**Opdrachten:**
1 > Beantwoord de volgende vragen over de tekst over de sokken:
(a) Wanneer wil de verteller de sokken wel aantrekken, en bij welke bezigheid?
(b) Waar zouden de sokken in het scenario met de wolkbreuk moeten drogen?
(c) Welk weer wordt er volgens de tekst vandaag voorspeld?
2 > Neem uit de tekst over de sokken letterlijk over, beginnend bij "Die sokken waren" en eindigend bij "direct grijpbaar zijn.".

---- Tekst

Enkele dagen geleden overkwam het me terug. Ik dacht erover na en stelde me enkele vragen… ‘die sokken zijn toch nog niet zo oud?’ en ‘enkel die ene teen?… terwijl mijn voormalige atletiekvoetjes zo keurig verzorgd zijn’. ‘Chinese makelij, zeker?’.

Die sokken waren dus nog ver van versleten en ik zei in mezelf ‘we gaan ze zaterdag aantrekken als ik in de tuin werk, maar vandaag… neen’.
Ik trok die sokken terug uit en stak ze opnieuw in de lade maar dan diep onderaan want ze moeten de volgende dag niet direct grijpbaar zijn.

Ik stond er even bij stil en er blijkt een diepere oorzaak te zijn die me deed beslissen om mijn sokken terug uit te trekken. Het zijn situaties die door mijn hoofd waren geflitst en die situaties wilde ik vermijden:

  • Vandaag zou ik mogelijk bij een Japannees moeten langsgaan en die vraagt mij om mijn schoenen aan de voordeur te laten staan. Die Japannees zou naderhand met een bedenkelijke blik naar mijn voeten kunnen kijken.
  • Stel je voor dat straks, net voordat ik mijn kantoor binnenstap, er een wolkbreuk is. Mijn schoenen komen dan helemaal vol water te staan en mijn deels versleten sokken moeten dan drogen op de radiator bij de koffiemachine. Mijn collega’s zien dan mijn sokken…
  • Ik stap in de loop van de dag over een zebrapad en ik zie een mooie dame. Zij glimlacht naar me en ik verlies de boordsteen van het voetpad uit het oog. Ik val. De mooie dame snelt naar me toe, ziet mijn voet zwellen en ze trekt mijn schoen uit. Intussen is die rechter teen door het resterende weefsel van mijn sok geraakt. Misschien trekt ze later, als ze naar me kijkt, nooit meer de hoeken van haar mond omhoog maar enkel nog haar neus omhoog.

Je wilt het alle drie niet meemaken, maar je weet ook dat deze scenario’s zich quasi onmogelijk zullen voordoen.

Zo ken ik in de streek geen enkele Japannees en ze voorspellen vandaag enkel zonnig weer. Die mooie dame heb ik wel al op het oog maar daar is geen zebrapad dat aansluit op een stoeprand.
Hoe dan ook, vandaag dragen we deze sokken niet. Ik haal nog liever mijn sokken van gisteren uit de wasmand.

--------
---- Aangeleverde gegevens

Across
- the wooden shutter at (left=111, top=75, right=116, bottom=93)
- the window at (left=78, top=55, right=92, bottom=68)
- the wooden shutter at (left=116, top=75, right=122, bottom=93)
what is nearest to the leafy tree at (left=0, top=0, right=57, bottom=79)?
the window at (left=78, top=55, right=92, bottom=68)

--------

**Antwoorden:**
1 >
(a) Op zaterdag, bij het werken in de tuin.
(b) Op de radiator bij de koffiemachine.
(c) Enkel zonnig weer.

2 >
Die sokken waren dus nog ver van versleten en ik zei in mezelf ‘we gaan ze zaterdag aantrekken als ik in de tuin werk, maar vandaag… neen’.
Ik trok die sokken terug uit en stak ze opnieuw in de lade maar dan diep onderaan want ze moeten de volgende dag niet direct grijpbaar zijn.